Of course they are. Just like his allegation that Rafael Palmeiro was a steroid user was complete nonsense. Canseco, after all, is the guy who embarrassed himself on national TV, the boob with the awful track record when it comes to telling the truth. Just look at the testimony!

Jose Canseco: “MLB did nothing to take it out of the sport. Baseball owners and the players union … turned a blind eye to the clear evidence of steroid use in baseball.”

ESPN The Magazine Special Report on Steroids, November 2005: “Who knew? We all knew: the trainers who looked the other way as they were treating a whole new class of injuries; the players who saw teammates inject themselves but kept the clubhouse code of silence; the journalists who ‘buried the lead’ and told jokes among themselves about the newly muscled; the GMs who wittingly acquired players on steroids; and, yes, owners and players, who openly applauded the home run boom and moved at glacial speed to address the problem that fueled the explosion.”

Mark McGwire: “I’m not going to go into the past or talk about my past. I’m here to make a positive influence on this.”

“My lawyers have advised me that I cannot answer these questions without jeopardizing my friends, my family and myself.”

“I will use whatever influence and popularity that I have to discourage young athletes from taking any drug that is not recommended by a doctor. What I will not do, however, is participate in naming names and implicating my friends and teammates.”

McGwire, described at the hearings by the Washington Post as a “shrunken, lonely, evasive figure,” has not, to date, been involved in public efforts to discourage young athletes from taking performance enhancing drugs.

Sammy Sosa: “Everything I have heard about steroids and human growth hormones is that they are very bad for you, even lethal. I would never put anything dangerous like that in my body. Nor would I encourage other people to use illegal performance-enhancing drugs.”

Sosa averaged 48 home runs a year in the five years preceding MLB’s new testing program. Last year, he hit 14. He is no longer on a major league roster.

Rafael Palmeiro: “I have never used steroids. Period. I do not know how to say it any more clearly than that.”

“I am against the use of steroids. I don’t think athletes should use steroids and I don’t
think our kids should use them.”

“To the degree an individual player can be helpful, perhaps as an advocate to young people about the dangers of steroids, I hope you will call on us.
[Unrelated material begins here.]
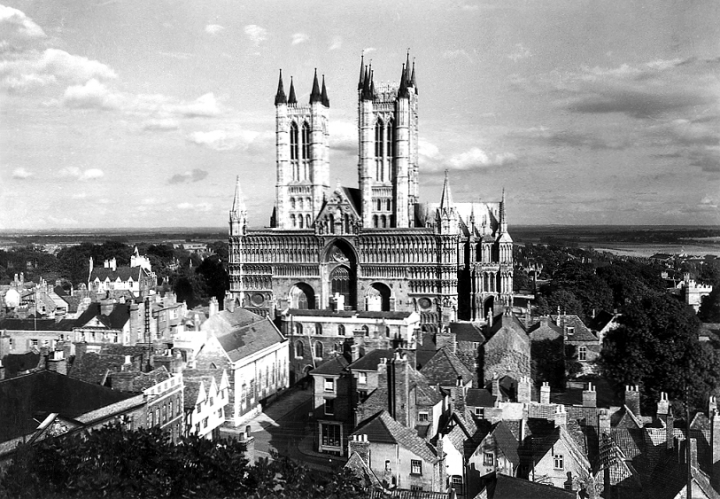 A wide shot of Lincoln Cathedral from the front and the surrounding landscape, with houses in the foreground and flat countryside in the background. The photo is from the 1930s (catalogue reference INF 9/699).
I, for one, am ready to heed that call.”

Palmeiro was suspended last August after testing positive for steroids. He is no longer on a major league roster.

Baseball commissioner Bud Selig: “Major League Baseball has always recognized the influence that our stars can have on the youth of America. As such, we are concerned that recent revelations and allegations of steroid use have sent a terrible message to young people.”

“Baseball’s policy on performance enhancing substances is as good as any in professional sports.”

In February 2005, after reports that Jason Giambi had told the BALCO grand jury that he knowingly used steroids, Giambi apologized in a much-ridiculed press conference. In October, MLB awarded Giambi its Comeback Player of the Year Award. (The award is sponsored by Viagra, for which Palmeiro formerly served as a spokesman.)

Baseball’s drug policy is so porous magazine articles give maps on how to beat it. Testing administered by the U.S. Anti-Doping Agency, the organization responsible for testing U.S. Olympic athletes, is far more stringent than the testing done by Major League Baseball.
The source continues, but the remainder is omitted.